So I just finished installing a car stereo into my car. I wanted to do it myself to learn as much a possible. This post is to share bits of information that were previously buried on message boards, or were myths that car audio shops had previously told me (or debunked for me).

DISCLAIMER: I’m not a professional, any of this could be false, I just want to share what I now know, and believe to be true.

S2000 Wiring Diagram

Running power

  • The entire chassis is grounded. This is why you remove the black contact first when installing a battery; you don’t want the red contact to brush up against the chassis and cause a short.
  • Shorts are bad, because resistance approaches zero, and Voltage=Current*Resistance.

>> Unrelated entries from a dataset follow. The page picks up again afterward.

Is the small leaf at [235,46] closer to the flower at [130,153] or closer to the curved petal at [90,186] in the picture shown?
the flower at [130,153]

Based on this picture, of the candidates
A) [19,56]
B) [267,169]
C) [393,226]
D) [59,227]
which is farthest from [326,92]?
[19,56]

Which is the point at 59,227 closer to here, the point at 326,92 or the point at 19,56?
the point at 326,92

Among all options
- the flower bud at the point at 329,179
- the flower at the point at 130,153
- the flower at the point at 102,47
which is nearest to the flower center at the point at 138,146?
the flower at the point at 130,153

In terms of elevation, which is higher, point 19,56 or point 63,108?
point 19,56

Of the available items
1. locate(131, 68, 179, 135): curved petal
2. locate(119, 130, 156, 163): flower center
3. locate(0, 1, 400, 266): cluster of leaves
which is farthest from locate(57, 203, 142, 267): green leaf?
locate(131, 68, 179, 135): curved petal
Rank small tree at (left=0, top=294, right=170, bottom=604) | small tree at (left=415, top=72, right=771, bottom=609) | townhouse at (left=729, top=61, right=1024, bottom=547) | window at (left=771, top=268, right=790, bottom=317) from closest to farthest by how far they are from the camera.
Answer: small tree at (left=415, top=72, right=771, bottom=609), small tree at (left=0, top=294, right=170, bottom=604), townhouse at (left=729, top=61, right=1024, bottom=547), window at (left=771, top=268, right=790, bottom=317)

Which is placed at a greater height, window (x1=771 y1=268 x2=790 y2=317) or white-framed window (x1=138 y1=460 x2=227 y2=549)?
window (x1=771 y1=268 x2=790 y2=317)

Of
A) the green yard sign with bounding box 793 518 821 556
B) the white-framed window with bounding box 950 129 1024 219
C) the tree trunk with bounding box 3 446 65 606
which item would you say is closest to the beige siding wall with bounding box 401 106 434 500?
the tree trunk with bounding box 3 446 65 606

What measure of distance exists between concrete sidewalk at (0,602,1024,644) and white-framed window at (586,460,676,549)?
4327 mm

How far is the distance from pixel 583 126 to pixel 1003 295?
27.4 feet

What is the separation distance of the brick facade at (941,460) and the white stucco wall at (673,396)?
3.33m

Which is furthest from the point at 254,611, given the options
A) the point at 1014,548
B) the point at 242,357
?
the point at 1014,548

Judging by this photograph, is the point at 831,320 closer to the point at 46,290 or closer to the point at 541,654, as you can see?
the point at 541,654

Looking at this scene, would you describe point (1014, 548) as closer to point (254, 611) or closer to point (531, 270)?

Voltage is a constant 12 volts, and all that current gets converted to heat (fire)
  • Install fuses as close to the battery as possible. This reduces the risk of a short by accidentally touching the red wire to the chassis.
  • Your amp should have fuses on it (e.g. mine each had two 25A fuses). Add up the total amperage, and use a fuse near the battery slightly higher than this (I used a 60A fuse going to each amp).
  • Battery power to the amps is DC, while lines going from the amps to the speakers is AC. This is why you need expensive high gauge wire for power, but speaker wire can be relatively thin in comparison.
  • It is a half-myth that electricity travels on the surface of the wire. This is only true for AC power, and should be most current travels on the surface, not all; so high thread-count for AC is important and not for DC. It is called the skin effect, and happens because at every point in a cross section of a wire, magnetic flux is inducing back EMF causing resistance, and the center of the wire is subject to highest amount of this. DC has no alternating flux, so this doesn’t happen, and resistance is even across the cross section of the wire. However high threadcount wire can be bent more before breaking, so it’s easier to snake around corners; that’s really the only advantage of it for power wire.
  • Avoid cheap alloy wires that are copper-coated. You can tell by looking at the ends of the wires where it is cut; it should be solid copper. Pure copper wire is fairly heavy too. If you get this wire, make sure it has low resistance.
  • At high amperages, the resistance of the power wire becomes significant. Calculate amps by watts = amps * volts (where volts is 12). If too much current goes through, too much heat is created which melts the insulation off and the wire touches the chassis which is grounded and causes a short. Since you installed a fuse, it will blow rather than your car catching on fire.
  • When grounding the amps, use the same gauge you used for running power. The same amount of current flows through them. Since the chassis is grounded, they can be terminated by bolting these to the chassis. Sand down the area where they’re bolted, because it’s probably painted (to stop rust and corrosion).

Amps and Speakers

  • Class D amps are good for subwoofers. They are generally 2/1 channel, which means they have 2 channels, but you can “bridge” the two together to get twice the boost for one channel.
  • Ignore the “max” watts of a speaker or amp, and only pay attention to RMS (Root Mean Square), which is essentially the “average” power of a speaker or amp. Don’t buy speakers who don’t list this, unless they are free, which in that case they are probably half of the “rated” power.
  • Pair your amp to your speakers; which means get an amp with slightly more average power than the speakers.
  • It is better to have underpowered speakers than an underpowered amp. If your volume goes too high the amp will start clipping at peaks and troughs. At these points, pure DC is sent over the line rather than AC. DC creates heat which burns out the coils in your speakers. This is how speakers are usually blown.
  • Do not run signal wires parallel to power. If they cross, make it happen perpendicularly. Electrical Induction is a magical thing that you should avoid because it makes phantom buzzing in your music.

Headunits

  • This is the thing that goes in the dash, and is usually the flashiest and most superficial of things.
  • All Alpine headunits have RCA plugs out that go to the amp. This is not always the case for other makers.
  • There is a blue wire in the wiring harness somewhere; this should be run to the “remote” terminal on your amps. It is how the car tells the stereo that the car is on (rather than parked idle); without this your amps would always be on, and always be draining your battery. It’s very low current, so really thin wire will suffice.

Crossovers

  • They separate high frequencies and low frequencies.
  • These are electrically very simple things. You can build them yourself if you can solder. Don’t spend a lot of money on them.